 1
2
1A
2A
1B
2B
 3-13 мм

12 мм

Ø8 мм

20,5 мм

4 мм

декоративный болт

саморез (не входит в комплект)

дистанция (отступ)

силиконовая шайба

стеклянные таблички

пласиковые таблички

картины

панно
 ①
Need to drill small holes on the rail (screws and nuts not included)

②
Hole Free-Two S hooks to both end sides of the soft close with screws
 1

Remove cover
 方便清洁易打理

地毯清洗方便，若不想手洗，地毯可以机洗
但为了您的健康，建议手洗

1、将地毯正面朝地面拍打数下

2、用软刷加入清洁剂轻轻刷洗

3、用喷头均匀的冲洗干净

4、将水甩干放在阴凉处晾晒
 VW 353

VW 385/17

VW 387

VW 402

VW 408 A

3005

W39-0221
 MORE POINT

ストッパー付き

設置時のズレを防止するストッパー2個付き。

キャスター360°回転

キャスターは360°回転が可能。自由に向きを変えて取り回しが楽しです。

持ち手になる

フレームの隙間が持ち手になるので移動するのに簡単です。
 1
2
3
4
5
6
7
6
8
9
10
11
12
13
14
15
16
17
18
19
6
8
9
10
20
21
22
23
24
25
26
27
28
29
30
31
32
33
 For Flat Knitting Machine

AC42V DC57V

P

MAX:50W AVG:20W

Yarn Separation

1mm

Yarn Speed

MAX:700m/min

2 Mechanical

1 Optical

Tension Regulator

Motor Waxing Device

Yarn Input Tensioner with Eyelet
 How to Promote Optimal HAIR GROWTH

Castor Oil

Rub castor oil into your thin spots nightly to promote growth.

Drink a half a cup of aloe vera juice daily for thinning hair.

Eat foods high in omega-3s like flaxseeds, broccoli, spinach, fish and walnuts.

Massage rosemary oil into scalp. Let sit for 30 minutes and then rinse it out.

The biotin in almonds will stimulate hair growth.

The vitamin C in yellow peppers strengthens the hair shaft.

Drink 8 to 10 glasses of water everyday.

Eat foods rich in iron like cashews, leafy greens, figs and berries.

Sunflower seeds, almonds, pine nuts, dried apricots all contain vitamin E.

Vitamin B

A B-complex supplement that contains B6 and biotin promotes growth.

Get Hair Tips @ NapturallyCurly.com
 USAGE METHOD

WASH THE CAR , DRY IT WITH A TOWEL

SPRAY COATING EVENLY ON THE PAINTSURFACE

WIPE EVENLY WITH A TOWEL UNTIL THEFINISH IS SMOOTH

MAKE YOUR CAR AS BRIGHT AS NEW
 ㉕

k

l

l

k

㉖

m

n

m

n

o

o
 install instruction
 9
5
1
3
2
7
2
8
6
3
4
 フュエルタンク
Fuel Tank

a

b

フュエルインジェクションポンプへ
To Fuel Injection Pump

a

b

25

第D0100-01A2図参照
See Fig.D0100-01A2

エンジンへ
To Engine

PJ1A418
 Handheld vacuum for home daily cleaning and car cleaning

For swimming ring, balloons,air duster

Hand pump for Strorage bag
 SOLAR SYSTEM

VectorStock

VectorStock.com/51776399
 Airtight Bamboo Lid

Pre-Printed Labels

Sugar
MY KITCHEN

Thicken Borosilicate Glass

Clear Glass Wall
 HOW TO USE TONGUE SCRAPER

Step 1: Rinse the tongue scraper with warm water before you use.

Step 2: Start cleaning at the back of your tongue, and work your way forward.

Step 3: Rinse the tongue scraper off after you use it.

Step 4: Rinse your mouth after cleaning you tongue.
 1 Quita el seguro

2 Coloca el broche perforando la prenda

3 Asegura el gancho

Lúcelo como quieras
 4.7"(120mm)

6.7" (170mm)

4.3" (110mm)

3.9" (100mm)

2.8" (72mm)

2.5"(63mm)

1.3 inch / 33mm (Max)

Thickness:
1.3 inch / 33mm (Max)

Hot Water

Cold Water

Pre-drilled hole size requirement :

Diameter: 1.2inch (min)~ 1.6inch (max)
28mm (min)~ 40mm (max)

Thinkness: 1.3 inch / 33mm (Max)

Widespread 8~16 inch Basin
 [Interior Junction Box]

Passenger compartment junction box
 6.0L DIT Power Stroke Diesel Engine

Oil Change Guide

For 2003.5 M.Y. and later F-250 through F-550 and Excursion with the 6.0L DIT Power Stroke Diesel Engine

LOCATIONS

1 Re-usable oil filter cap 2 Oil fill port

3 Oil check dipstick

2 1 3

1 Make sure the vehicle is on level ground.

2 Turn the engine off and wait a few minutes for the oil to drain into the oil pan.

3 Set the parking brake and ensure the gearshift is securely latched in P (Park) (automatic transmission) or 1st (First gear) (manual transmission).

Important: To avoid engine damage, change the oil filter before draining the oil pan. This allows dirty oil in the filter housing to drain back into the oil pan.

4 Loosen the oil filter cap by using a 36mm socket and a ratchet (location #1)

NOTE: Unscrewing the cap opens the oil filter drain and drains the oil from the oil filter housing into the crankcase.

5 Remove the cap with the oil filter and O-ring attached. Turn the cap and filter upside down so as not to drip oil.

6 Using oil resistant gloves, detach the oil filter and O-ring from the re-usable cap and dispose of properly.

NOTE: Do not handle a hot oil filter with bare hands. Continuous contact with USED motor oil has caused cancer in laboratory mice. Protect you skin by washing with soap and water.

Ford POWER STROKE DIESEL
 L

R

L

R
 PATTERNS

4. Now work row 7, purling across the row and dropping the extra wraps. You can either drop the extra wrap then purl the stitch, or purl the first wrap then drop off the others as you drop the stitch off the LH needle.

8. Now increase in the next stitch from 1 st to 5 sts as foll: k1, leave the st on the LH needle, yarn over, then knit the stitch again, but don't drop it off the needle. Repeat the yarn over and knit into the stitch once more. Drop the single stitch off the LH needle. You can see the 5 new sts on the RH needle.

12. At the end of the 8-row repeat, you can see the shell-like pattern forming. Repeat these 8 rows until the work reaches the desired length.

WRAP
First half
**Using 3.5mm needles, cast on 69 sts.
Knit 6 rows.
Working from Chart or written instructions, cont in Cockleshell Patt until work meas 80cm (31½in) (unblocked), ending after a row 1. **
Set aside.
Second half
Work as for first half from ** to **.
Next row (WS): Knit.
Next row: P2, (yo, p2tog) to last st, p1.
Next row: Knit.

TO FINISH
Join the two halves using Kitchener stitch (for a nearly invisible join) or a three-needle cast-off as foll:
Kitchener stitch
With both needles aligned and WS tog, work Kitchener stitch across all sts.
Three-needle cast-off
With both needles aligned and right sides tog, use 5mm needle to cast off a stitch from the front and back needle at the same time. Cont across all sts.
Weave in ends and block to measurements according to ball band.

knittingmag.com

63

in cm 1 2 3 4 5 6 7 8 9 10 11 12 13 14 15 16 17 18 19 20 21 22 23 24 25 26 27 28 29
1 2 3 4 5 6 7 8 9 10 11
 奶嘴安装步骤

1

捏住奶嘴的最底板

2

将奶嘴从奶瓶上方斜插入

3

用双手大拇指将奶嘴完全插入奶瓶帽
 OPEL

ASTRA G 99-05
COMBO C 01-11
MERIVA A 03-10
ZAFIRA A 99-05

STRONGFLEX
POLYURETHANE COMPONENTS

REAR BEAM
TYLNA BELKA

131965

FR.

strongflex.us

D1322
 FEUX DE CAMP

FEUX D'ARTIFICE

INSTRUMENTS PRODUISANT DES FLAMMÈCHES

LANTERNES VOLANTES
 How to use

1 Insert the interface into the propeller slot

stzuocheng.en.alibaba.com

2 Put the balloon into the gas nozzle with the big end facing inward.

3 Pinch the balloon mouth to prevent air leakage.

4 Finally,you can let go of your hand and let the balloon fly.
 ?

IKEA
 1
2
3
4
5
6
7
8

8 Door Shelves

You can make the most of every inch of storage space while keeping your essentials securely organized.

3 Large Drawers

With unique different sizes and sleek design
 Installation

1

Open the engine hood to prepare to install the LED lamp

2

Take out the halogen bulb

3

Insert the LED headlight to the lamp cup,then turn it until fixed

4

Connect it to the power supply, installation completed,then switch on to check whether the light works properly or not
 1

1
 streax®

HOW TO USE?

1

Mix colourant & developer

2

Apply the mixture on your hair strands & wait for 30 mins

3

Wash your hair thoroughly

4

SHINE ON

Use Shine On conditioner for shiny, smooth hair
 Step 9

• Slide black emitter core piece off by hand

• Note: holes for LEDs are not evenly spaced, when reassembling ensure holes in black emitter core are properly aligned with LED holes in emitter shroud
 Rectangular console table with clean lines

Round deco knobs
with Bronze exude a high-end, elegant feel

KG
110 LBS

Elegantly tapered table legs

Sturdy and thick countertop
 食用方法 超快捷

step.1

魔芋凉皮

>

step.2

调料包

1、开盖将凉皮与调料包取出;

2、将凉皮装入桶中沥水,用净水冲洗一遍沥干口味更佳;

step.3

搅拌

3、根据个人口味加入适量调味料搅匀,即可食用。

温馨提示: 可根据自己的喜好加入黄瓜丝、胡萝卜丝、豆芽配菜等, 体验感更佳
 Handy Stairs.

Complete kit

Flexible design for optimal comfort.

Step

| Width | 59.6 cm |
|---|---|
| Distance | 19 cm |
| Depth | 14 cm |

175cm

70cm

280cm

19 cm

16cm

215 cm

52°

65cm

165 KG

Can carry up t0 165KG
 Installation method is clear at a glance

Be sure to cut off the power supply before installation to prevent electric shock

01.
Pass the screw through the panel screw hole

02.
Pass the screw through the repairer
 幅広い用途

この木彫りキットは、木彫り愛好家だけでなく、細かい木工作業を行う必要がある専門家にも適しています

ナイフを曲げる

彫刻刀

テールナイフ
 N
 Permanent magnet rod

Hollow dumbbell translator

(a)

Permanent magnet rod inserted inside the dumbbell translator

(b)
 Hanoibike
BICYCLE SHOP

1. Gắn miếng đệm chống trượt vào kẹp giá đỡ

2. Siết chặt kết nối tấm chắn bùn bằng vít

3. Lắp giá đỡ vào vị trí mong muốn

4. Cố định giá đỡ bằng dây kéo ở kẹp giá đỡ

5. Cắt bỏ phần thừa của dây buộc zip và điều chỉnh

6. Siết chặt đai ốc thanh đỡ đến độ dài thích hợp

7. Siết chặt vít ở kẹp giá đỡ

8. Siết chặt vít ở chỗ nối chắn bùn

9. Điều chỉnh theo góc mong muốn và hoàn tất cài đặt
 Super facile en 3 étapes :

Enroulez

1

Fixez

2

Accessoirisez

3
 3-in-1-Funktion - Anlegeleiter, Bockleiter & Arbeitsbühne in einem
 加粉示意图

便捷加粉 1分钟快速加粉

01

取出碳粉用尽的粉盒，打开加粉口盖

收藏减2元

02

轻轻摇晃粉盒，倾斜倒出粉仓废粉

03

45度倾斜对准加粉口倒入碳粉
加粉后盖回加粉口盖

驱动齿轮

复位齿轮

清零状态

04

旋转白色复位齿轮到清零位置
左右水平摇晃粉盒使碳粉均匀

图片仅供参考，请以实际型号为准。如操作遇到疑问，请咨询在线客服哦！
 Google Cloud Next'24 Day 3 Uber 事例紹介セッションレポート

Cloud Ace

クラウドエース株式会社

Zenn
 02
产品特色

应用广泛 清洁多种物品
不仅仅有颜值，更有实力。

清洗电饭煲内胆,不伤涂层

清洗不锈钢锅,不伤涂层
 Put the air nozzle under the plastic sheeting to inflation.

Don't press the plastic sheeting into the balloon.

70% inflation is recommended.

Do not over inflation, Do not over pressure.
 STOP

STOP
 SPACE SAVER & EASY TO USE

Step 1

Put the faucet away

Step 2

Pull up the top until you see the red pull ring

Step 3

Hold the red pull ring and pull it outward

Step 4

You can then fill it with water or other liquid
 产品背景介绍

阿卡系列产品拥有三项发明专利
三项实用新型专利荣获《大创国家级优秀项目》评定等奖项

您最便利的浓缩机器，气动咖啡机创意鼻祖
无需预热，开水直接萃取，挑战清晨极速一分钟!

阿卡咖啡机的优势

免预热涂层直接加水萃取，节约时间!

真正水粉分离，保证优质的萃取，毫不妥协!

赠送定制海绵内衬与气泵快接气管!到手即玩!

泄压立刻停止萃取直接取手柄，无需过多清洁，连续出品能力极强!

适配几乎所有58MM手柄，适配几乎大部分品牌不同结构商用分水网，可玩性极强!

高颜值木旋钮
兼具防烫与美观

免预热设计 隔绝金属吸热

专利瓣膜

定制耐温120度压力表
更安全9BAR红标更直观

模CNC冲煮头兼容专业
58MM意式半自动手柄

+ + +

■ REQUIREMENT ■
In the listing above, find each line containing "almonds" and copy it.

■ TASK OUTPUT ■
The biotin in almonds will stimulate hair growth.
Sunflower seeds, almonds, pine nuts, dried apricots all contain vitamin E.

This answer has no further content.